__Exercise goal__
Reproduce the lines below verbatim, keeping every word, number and bracket unchanged.

─── Task data ───

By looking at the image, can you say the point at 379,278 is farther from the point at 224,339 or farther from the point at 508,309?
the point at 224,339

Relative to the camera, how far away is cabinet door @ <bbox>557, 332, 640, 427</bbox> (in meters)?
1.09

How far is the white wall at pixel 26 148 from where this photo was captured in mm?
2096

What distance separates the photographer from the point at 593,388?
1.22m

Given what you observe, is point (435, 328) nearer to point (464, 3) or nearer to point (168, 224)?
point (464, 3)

───

__Solution to this task__
By looking at the image, can you say the point at 379,278 is farther from the point at 224,339 or farther from the point at 508,309?
the point at 224,339

Relative to the camera, how far away is cabinet door @ <bbox>557, 332, 640, 427</bbox> (in meters)?
1.09

How far is the white wall at pixel 26 148 from where this photo was captured in mm?
2096

What distance separates the photographer from the point at 593,388?
1.22m

Given what you observe, is point (435, 328) nearer to point (464, 3) or nearer to point (168, 224)?
point (464, 3)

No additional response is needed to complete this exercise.